You can say this is all simply a state of mind and a way of seeing, but things really do look different in this remarkable village, where visitors rack their brains to come up with a way to describe the streetscapes with something other than “quaint” or “Rockwellian.”
New England characteristics and Greek Revival qualities set the tone for this more than 200-year-old community, settled by folk from Connecticut and Massachusetts in November 1805. Their wilderness-surveyed grid is still the template and frame for the many early buildings that line the village center and trace the farmers’ lanes that stretch into Granville Township. A monument, in the form of a tree stump, marks the place where the first tree was cut and used for a first public address to the gathered travelers. It stands at the intersection centering the survey, which is still called “the Four Corners.”
Public buildings were planned for the middle of town, and four churches now grace the corners of Broadway and Main Street, with complementary but unique steeples reflecting the various traditions and customs that still draw Granville residents together and yet point to their essential and essentially different character, house by house and family by family.

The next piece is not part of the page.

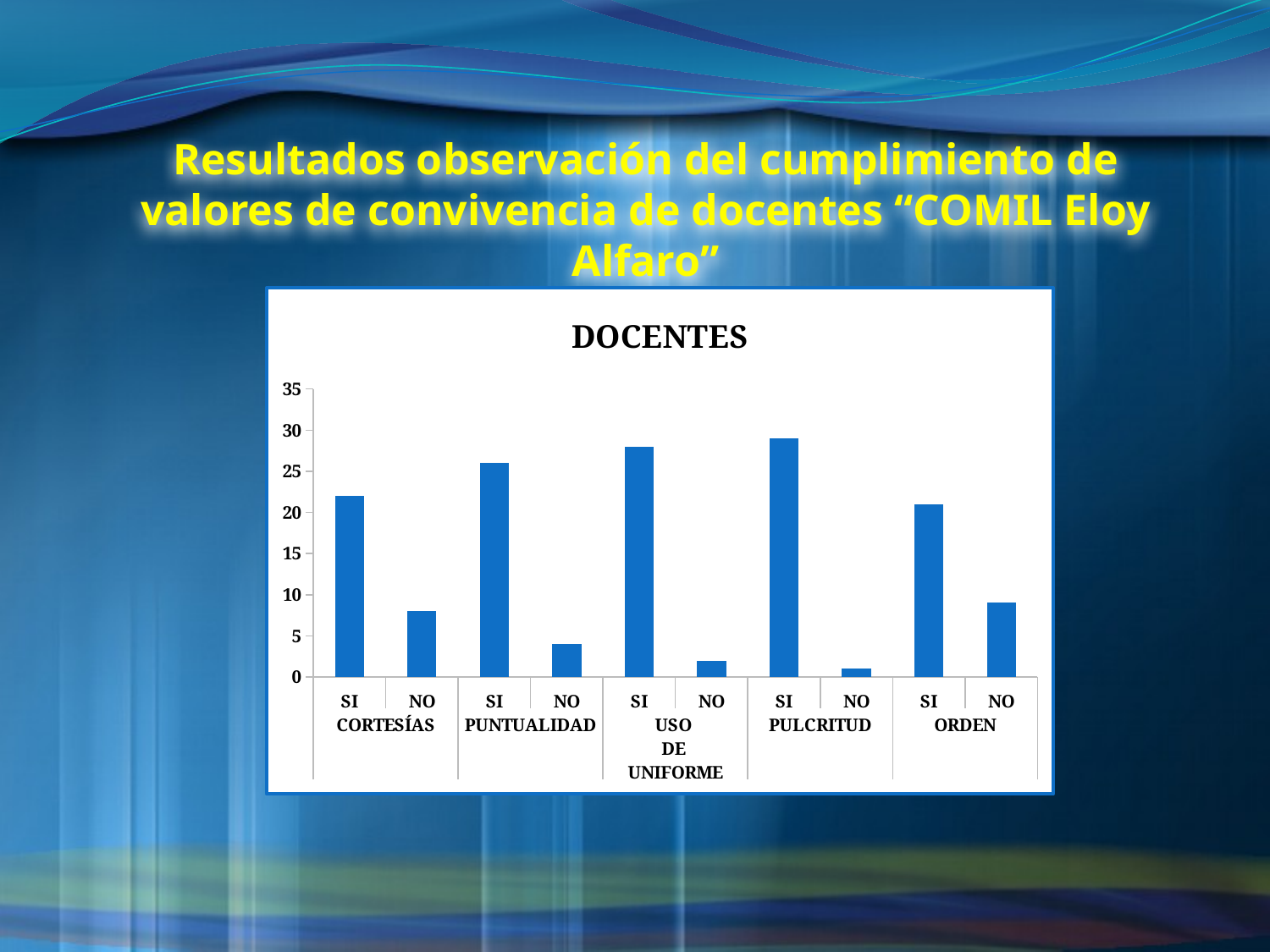
Is the value for SI under USO DE UNIFORME greater or less than 25? greater What kind of chart is shown on the slide? bar chart How many bars are plotted in the chart in total? 10 Is the value for SI under ORDEN greater or less than 25? less Which is larger, the NO bar for CORTESÍAS or the NO bar for USO DE UNIFORME? CORTESÍAS How many value categories (groups) are shown along the x axis of the chart? 5 Which is larger, the SI bar for PUNTUALIDAD or the SI bar for ORDEN? PUNTUALIDAD Is the value for NO under PUNTUALIDAD greater or less than 5? less What is the title of the chart? DOCENTES Which is larger for CORTESÍAS, the SI bar or the NO bar? SI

One example of this is the Community Picnic, held every other year since the inaugural bicentennial affair, where tables were set from the Four Corners to the foot of Sugarloaf Hill, across the southern edge of the Denison University campus. Thousands of village and township residents come and sit together, with each table displaying an utterly different look as to centerpieces, tableware, and dining. Some have homey baskets stuffed with home-made specialities—others with designer crates to set out a gourmet meal, half of which was delivered from halfway around the world. One table even had a hanging chandelier, which is a neat trick at an outdoor picnic!
Granville residents like to come together, to celebrate, to sing (like the full throated Welsh pioneers who snuck in before even the official pioneers arrived, leaving their name on the Welsh Hills that frame the township), to debate, to deliberate, to listen. And when we come together, we like to proudly share our differences, our uniquenesses, even our peculiarities. This is Granville, and things are different here, which is exactly how we like it.